The Problem: Job Data is Scattered Everywhere

If you've ever tried to build anything that touches job market data, you know the pain. Every job board has its own API, its own auth, its own rate limits, its own response format.

Want global coverage? You need Adzuna for 16 countries, Reed for UK, Arbeitnow for EU, Remotive for remote roles, TheirStack for tech stack analysis, Jooble for aggregated results, and probably five more I'm forgetting.

That's 7 API keys, 7 auth schemes (Basic Auth, Bearer tokens, keys-in-URL-path, no auth at all), 7 different response formats, and 7 sets of rate limit rules. For a single query like "find me Python developer jobs in Europe, preferably remote."

I spent the last week wiring all of these into a single MCP endpoint. Here's exactly how it works and how you can use it.

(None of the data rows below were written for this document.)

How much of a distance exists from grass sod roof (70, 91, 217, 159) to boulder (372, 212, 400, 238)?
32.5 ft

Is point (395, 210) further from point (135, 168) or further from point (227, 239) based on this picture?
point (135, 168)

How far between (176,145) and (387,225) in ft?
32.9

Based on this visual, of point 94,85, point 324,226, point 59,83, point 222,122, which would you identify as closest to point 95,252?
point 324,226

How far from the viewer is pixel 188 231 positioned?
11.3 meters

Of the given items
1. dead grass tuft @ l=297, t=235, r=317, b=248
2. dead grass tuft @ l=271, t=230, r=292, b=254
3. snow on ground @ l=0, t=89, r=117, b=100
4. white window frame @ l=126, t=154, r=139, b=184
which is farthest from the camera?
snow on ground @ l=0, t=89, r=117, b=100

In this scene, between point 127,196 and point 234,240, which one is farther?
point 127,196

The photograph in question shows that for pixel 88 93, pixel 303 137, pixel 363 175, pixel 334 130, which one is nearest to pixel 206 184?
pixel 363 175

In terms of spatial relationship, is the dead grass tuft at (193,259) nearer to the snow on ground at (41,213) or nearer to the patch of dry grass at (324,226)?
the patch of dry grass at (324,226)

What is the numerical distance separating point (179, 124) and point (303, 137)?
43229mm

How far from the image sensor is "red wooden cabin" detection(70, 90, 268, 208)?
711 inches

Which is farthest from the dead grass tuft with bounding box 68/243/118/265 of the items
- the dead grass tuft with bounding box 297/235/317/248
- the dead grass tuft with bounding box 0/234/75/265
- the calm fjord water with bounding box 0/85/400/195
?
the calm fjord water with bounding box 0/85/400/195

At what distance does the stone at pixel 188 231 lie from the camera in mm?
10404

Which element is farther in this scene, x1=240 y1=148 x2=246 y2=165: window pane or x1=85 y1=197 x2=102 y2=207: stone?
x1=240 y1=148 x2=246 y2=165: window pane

What MCP Changes About Multi-API Orchestration

Model Context Protocol (MCP) is the standard that lets AI agents discover and call tools dynamically. Instead of hardcoding API calls, your agent connects to an MCP server and gets a catalog of available tools — with typed schemas, descriptions, and pricing.

The key insight: the agent decides which tools to call based on the user's question. You don't write if/else logic for "if the user asks about UK jobs, call Reed; if they ask about remote, call Remotive." The LLM reads the tool descriptions and routes naturally.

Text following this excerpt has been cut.